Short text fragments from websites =
+--
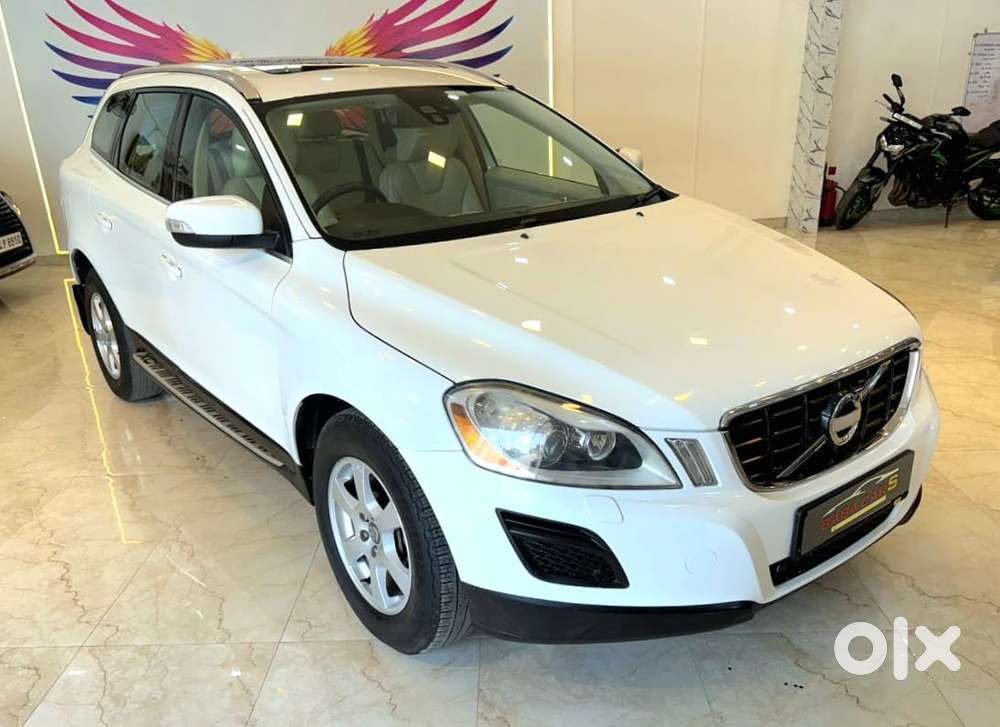 Volvo Xc60 Momentum, 2012, Diesel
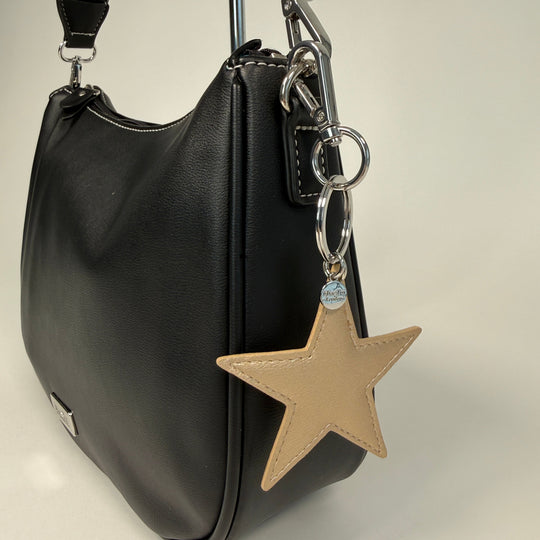 Mia Tui Star key ring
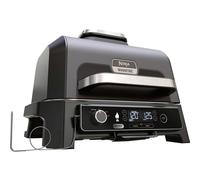Ninja Ninja Og850eu Barbecue Per L'aperto E Bistecchiera Grill Elettrico Nero, G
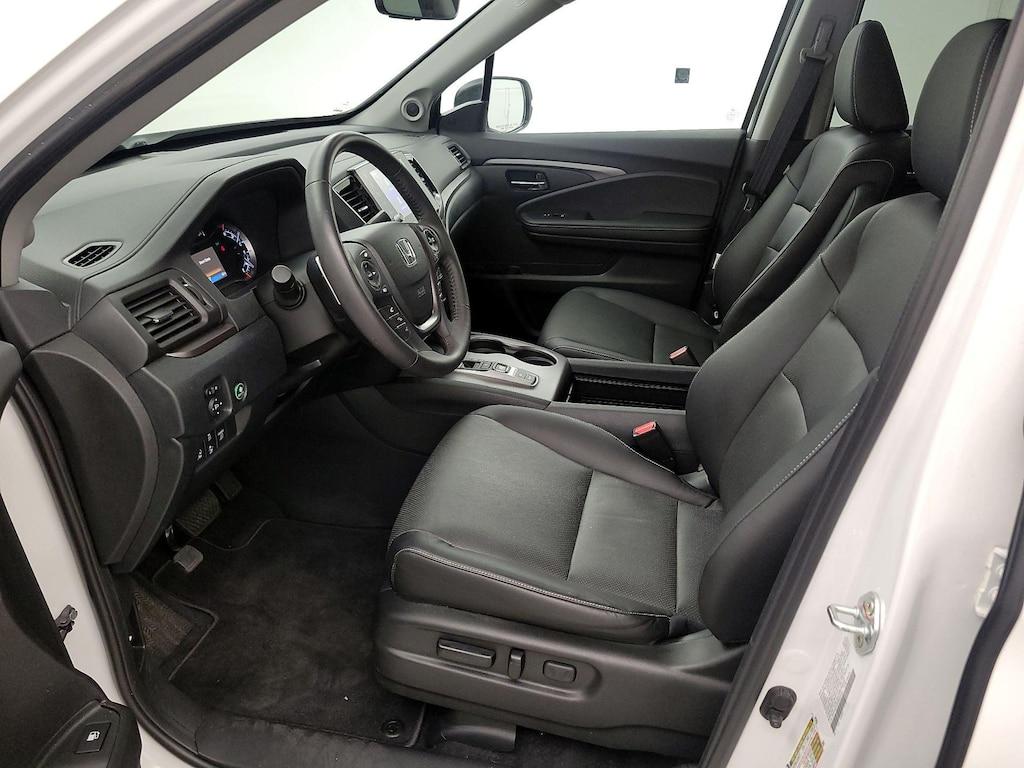 used 2023 Honda Ridgeline car, priced at $39,998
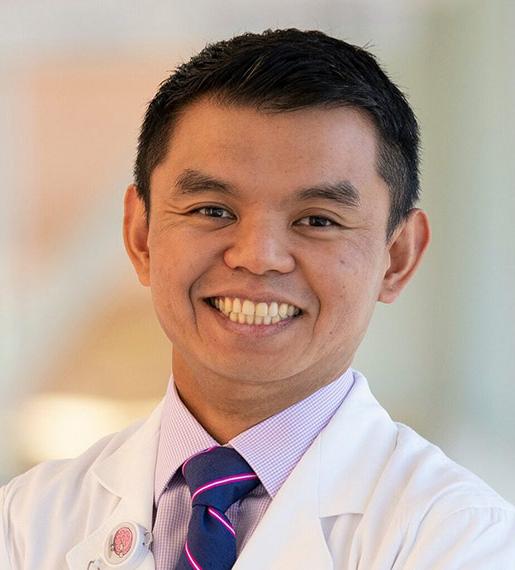 Neil M. Masangkay, M.D.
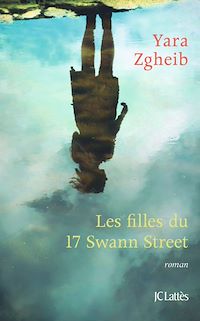 Téléchargez le livre :  Les filles du 17 Swann Street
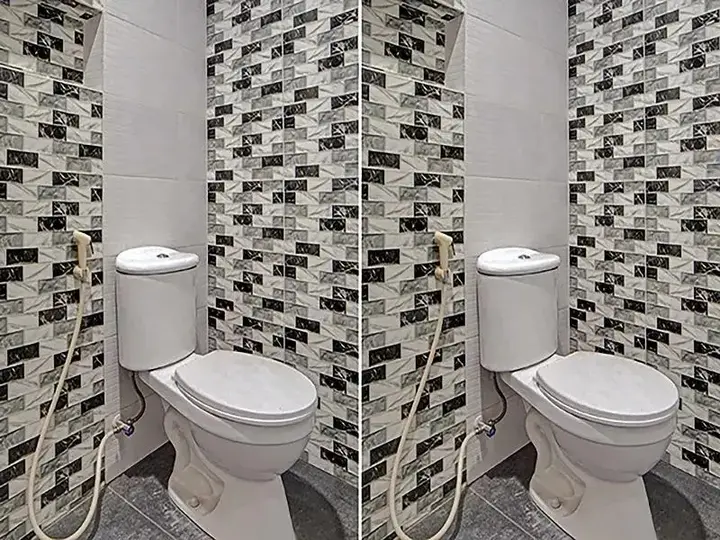 Медан: OYO 91120 D'ritz Homestay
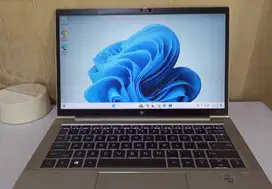 Lapto / Notebook HP ELITEBOOK 830 G7 TOUCHSCREENN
+--
Work to complete =
Rewrite each of the entries with "key ring" replaced by "keychain" and every other word left unchanged. Leave the pictures out of your answer.

Solution to this exercise =
 Volvo Xc60 Momentum, 2012, Diesel
 Mia Tui Star keychain
Ninja Ninja Og850eu Barbecue Per L'aperto E Bistecchiera Grill Elettrico Nero, G
 used 2023 Honda Ridgeline car, priced at $39,998
 Neil M. Masangkay, M.D.
 Téléchargez le livre :  Les filles du 17 Swann Street
 Медан: OYO 91120 D'ritz Homestay
 Lapto / Notebook HP ELITEBOOK 830 G7 TOUCHSCREENN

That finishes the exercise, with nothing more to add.